### YOUR TASK
Can you reproduce, word for word, everything from the start of the records up to and including the line with "5073 inches", leaving out the pictures?

### RECORD EXTRACTS
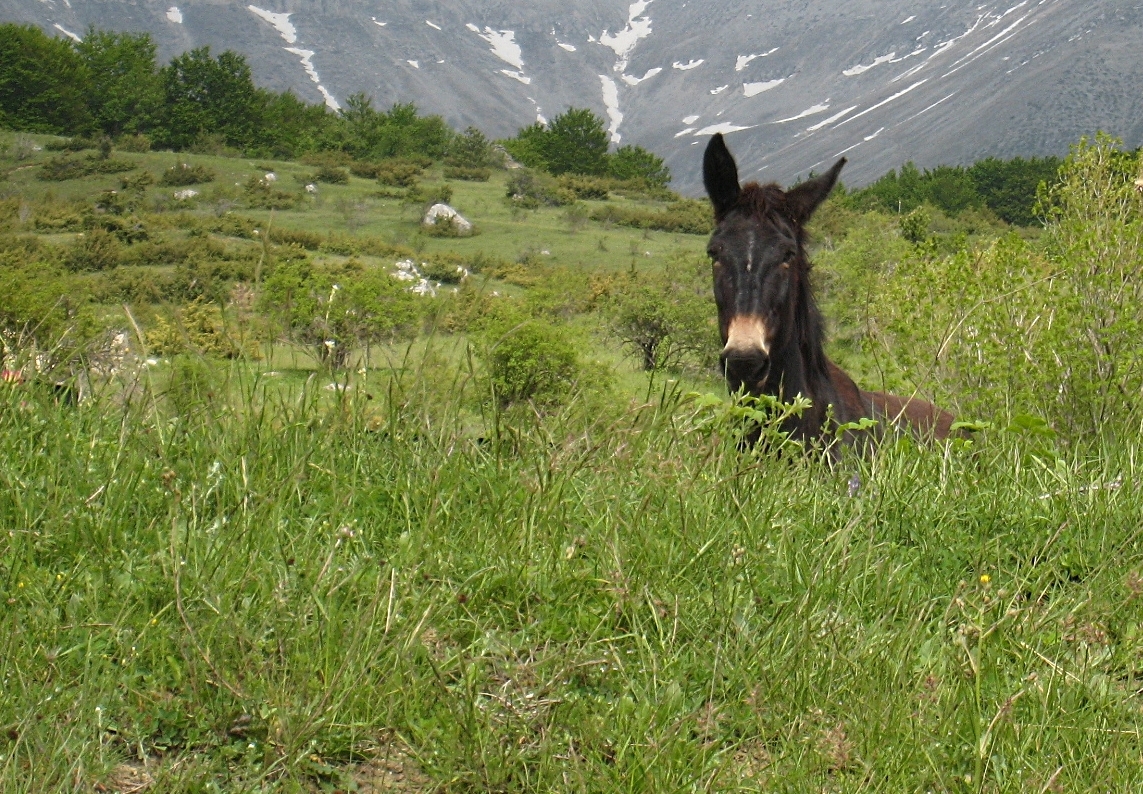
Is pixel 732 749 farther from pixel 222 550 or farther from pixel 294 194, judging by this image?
pixel 294 194

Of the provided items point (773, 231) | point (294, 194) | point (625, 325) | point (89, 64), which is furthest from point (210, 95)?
point (773, 231)

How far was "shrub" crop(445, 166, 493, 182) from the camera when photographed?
109 meters

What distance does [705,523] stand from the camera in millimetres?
3354

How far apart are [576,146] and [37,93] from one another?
5990 centimetres

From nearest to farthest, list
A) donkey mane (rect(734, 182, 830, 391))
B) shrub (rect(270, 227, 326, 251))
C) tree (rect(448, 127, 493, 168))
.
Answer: donkey mane (rect(734, 182, 830, 391))
shrub (rect(270, 227, 326, 251))
tree (rect(448, 127, 493, 168))

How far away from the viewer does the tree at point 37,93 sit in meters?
108

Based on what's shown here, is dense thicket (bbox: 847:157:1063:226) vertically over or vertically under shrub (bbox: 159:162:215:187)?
under

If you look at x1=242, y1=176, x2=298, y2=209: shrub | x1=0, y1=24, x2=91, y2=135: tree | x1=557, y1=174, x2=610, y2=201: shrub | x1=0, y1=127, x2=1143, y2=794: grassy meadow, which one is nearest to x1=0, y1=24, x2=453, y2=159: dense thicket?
x1=0, y1=24, x2=91, y2=135: tree

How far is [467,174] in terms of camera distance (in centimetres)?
11006

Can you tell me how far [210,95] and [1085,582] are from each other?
5073 inches

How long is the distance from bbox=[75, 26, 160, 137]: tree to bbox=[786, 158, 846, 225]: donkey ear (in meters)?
119

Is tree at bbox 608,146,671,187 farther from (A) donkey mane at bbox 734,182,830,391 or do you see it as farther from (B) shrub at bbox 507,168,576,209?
(A) donkey mane at bbox 734,182,830,391

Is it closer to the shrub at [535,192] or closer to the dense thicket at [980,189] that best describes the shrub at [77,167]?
the shrub at [535,192]

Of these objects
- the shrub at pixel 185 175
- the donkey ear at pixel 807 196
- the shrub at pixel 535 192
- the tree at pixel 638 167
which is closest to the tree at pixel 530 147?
the tree at pixel 638 167
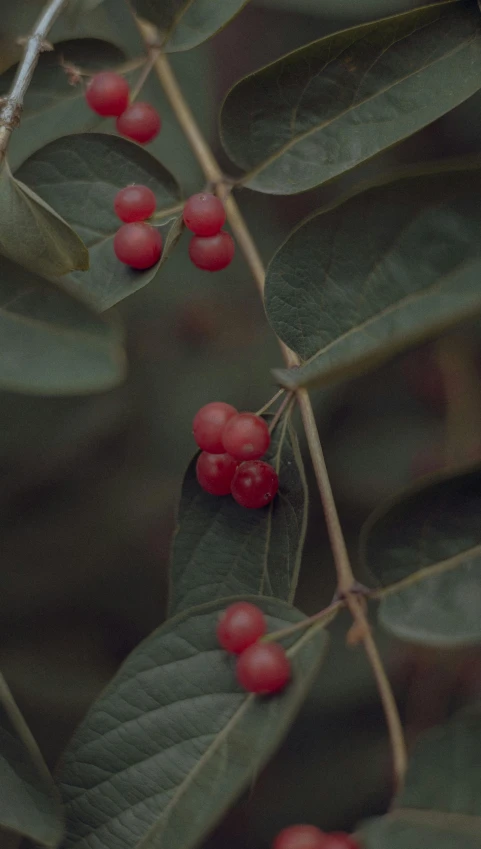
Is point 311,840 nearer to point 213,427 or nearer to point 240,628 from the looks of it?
point 240,628

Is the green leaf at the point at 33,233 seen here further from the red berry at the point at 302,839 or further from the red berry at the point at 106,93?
the red berry at the point at 302,839

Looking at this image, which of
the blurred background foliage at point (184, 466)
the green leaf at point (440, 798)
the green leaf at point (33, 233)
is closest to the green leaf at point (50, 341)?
the green leaf at point (33, 233)

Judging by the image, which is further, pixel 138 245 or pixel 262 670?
pixel 138 245

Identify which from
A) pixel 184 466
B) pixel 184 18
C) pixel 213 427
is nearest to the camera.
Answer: pixel 213 427

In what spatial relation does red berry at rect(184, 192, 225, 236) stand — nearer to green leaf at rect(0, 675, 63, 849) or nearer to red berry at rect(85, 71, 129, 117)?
red berry at rect(85, 71, 129, 117)

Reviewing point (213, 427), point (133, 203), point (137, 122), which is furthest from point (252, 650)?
point (137, 122)
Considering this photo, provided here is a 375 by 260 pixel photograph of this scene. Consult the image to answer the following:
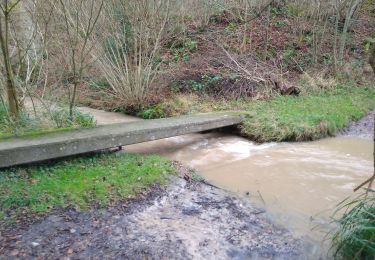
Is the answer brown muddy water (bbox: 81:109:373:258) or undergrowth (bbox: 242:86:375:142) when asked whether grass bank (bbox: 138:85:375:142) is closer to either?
undergrowth (bbox: 242:86:375:142)

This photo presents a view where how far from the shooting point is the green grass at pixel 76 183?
464cm

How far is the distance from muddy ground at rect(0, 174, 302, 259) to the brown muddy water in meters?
0.38

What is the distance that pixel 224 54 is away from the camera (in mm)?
12625

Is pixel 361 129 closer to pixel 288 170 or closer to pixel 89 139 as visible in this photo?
pixel 288 170

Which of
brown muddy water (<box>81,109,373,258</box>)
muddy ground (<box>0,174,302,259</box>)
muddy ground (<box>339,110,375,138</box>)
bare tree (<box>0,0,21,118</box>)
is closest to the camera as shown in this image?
muddy ground (<box>0,174,302,259</box>)

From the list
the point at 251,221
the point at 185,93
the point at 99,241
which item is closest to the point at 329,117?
the point at 185,93

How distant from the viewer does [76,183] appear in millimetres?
5199

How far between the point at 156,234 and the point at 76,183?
145 centimetres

### ANSWER TO THIS PROBLEM
Is pixel 732 749 farther from pixel 222 550 or farther from pixel 294 194, judging by this image?
pixel 294 194

Of the provided items point (773, 231) | point (294, 194) | point (625, 325) | point (89, 64), which is furthest from point (210, 95)?
point (773, 231)

How far was "shrub" crop(445, 166, 493, 182) from the camera when photographed?
109 meters

What distance does [705,523] stand from the camera in millimetres?
3354

How far apart are [576,146] and [37,93] from one another?
5990 centimetres

From nearest to farthest, list
A) donkey mane (rect(734, 182, 830, 391))
B) shrub (rect(270, 227, 326, 251))
C) tree (rect(448, 127, 493, 168))
.
Answer: donkey mane (rect(734, 182, 830, 391))
shrub (rect(270, 227, 326, 251))
tree (rect(448, 127, 493, 168))

How far away from the viewer does the tree at point 37,93 sit in meters?
108

Based on what's shown here, is dense thicket (bbox: 847:157:1063:226) vertically over or vertically under shrub (bbox: 159:162:215:187)?
under

If you look at x1=242, y1=176, x2=298, y2=209: shrub | x1=0, y1=24, x2=91, y2=135: tree | x1=557, y1=174, x2=610, y2=201: shrub | x1=0, y1=127, x2=1143, y2=794: grassy meadow, which one is nearest to x1=0, y1=24, x2=453, y2=159: dense thicket?
x1=0, y1=24, x2=91, y2=135: tree

How far is [467,174] in terms of camera distance (in centimetres)?
11006

Can you tell me how far [210,95] and [1085,582] are from each other?
5073 inches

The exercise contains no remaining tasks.